Data supplied:
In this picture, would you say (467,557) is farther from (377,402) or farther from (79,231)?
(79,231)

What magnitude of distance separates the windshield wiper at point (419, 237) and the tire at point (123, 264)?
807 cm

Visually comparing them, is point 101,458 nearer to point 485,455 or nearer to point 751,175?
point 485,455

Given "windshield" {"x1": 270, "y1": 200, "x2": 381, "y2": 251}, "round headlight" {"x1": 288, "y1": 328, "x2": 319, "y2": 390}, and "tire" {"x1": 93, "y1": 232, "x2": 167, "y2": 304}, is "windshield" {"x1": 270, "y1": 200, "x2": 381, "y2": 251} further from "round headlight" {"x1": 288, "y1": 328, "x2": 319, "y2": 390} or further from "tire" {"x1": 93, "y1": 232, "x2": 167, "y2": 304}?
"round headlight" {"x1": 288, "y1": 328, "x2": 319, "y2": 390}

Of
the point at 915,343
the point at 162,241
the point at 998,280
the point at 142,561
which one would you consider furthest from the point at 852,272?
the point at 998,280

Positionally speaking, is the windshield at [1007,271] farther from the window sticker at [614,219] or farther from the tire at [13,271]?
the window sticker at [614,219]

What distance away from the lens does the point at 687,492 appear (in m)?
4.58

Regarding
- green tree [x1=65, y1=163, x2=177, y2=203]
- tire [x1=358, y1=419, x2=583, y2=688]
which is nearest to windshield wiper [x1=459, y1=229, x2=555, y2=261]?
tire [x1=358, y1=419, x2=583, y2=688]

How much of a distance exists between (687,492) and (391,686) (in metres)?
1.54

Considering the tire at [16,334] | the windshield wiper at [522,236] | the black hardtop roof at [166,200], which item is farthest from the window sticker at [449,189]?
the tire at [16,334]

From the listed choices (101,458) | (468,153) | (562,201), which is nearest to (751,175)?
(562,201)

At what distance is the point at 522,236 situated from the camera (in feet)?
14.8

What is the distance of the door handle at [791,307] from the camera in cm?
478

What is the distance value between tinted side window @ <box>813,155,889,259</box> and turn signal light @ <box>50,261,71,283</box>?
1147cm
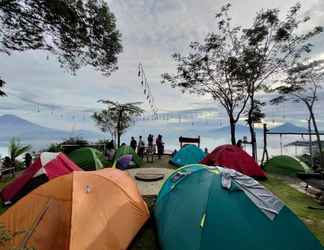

Challenge: Copy out all of the records above word for word, and leave the pictures out of your answer.

Finished task:
In this picture, would you say (467,557) is farther from (377,402) or farther from (79,231)?
(79,231)

What magnitude of distance separates the windshield wiper at point (419, 237) and the tire at point (123, 264)?
807 cm

Visually comparing them, is point 101,458 nearer to point 485,455 or nearer to point 751,175?
point 485,455

Given "windshield" {"x1": 270, "y1": 200, "x2": 381, "y2": 251}, "round headlight" {"x1": 288, "y1": 328, "x2": 319, "y2": 390}, and "tire" {"x1": 93, "y1": 232, "x2": 167, "y2": 304}, is "windshield" {"x1": 270, "y1": 200, "x2": 381, "y2": 251} further from "round headlight" {"x1": 288, "y1": 328, "x2": 319, "y2": 390} or further from "tire" {"x1": 93, "y1": 232, "x2": 167, "y2": 304}?
"round headlight" {"x1": 288, "y1": 328, "x2": 319, "y2": 390}

Of
the point at 915,343
the point at 162,241
the point at 998,280
the point at 142,561
which one would you consider furthest from the point at 852,272?
the point at 998,280

Positionally speaking, is the windshield at [1007,271] farther from the window sticker at [614,219] or farther from the tire at [13,271]?
the window sticker at [614,219]

What distance away from the lens does the point at 687,492 appear (in m)?
4.58

Regarding
- green tree [x1=65, y1=163, x2=177, y2=203]
- tire [x1=358, y1=419, x2=583, y2=688]
which is nearest to windshield wiper [x1=459, y1=229, x2=555, y2=261]?
tire [x1=358, y1=419, x2=583, y2=688]

How much of a distance exists between (687,492) and (391,686) (in metres)?
1.54

Considering the tire at [16,334] | the windshield wiper at [522,236] | the black hardtop roof at [166,200], which item is farthest from the window sticker at [449,189]?
the tire at [16,334]

From the listed choices (101,458) | (468,153) | (562,201), which is nearest to (751,175)?
(562,201)

At what distance is the point at 522,236 situated from the camera (in feet)?
14.8

What is the distance of the door handle at [791,307] from the camera in cm?
478

What is the distance value between tinted side window @ <box>813,155,889,259</box> and turn signal light @ <box>50,261,71,283</box>?
1147cm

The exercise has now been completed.